**Exercise objective:**
Look below for the line that contains "big corporate entities", then copy it and each following line exactly, through and including the line that contains "have time for".

**Data for the task:**
+-------+
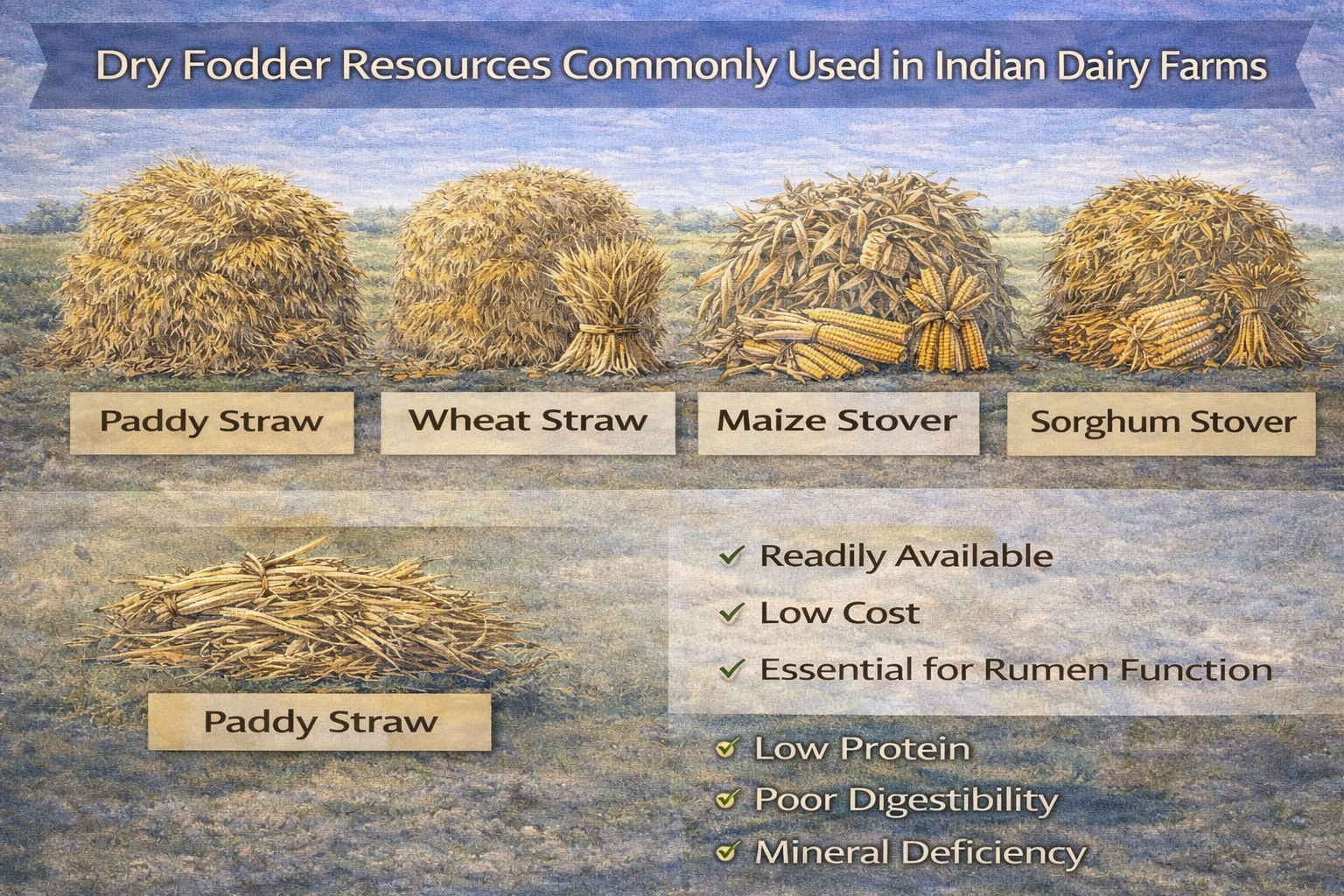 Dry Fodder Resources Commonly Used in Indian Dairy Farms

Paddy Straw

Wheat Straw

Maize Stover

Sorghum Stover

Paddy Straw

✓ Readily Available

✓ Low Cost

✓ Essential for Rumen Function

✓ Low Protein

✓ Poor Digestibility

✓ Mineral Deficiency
+-------+
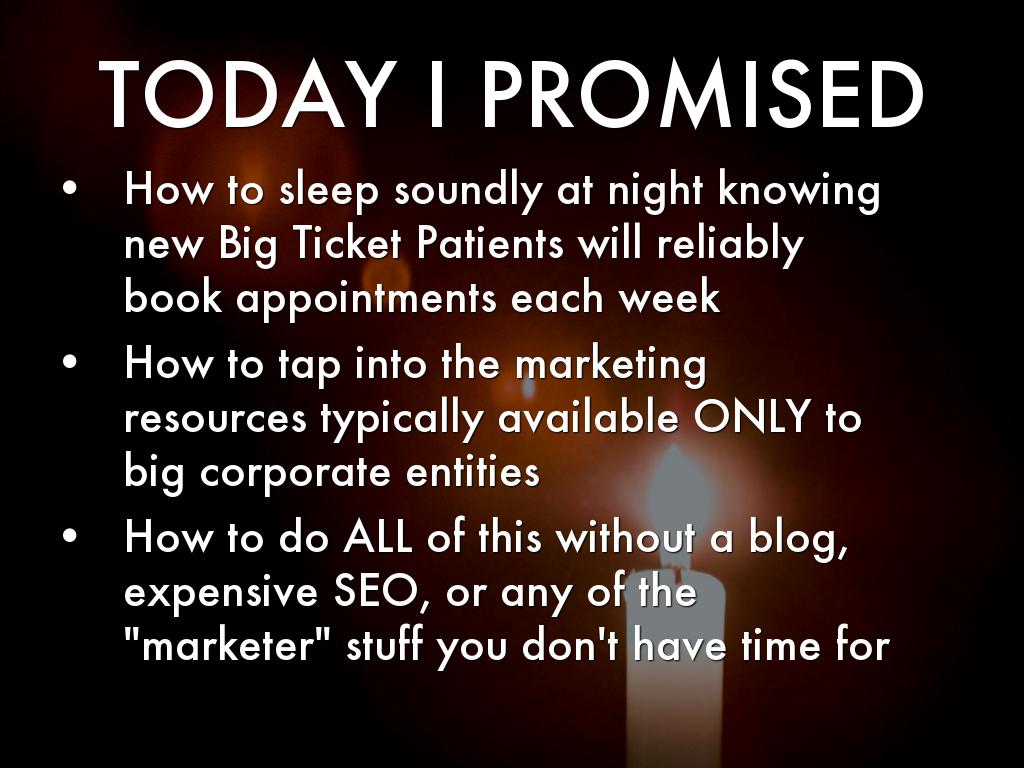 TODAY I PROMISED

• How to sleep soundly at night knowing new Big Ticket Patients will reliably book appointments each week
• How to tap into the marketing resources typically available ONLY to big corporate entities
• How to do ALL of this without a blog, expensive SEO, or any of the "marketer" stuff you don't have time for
+-------+
**Answer area:**
• How to tap into the marketing resources typically available ONLY to big corporate entities
• How to do ALL of this without a blog, expensive SEO, or any of the "marketer" stuff you don't have time for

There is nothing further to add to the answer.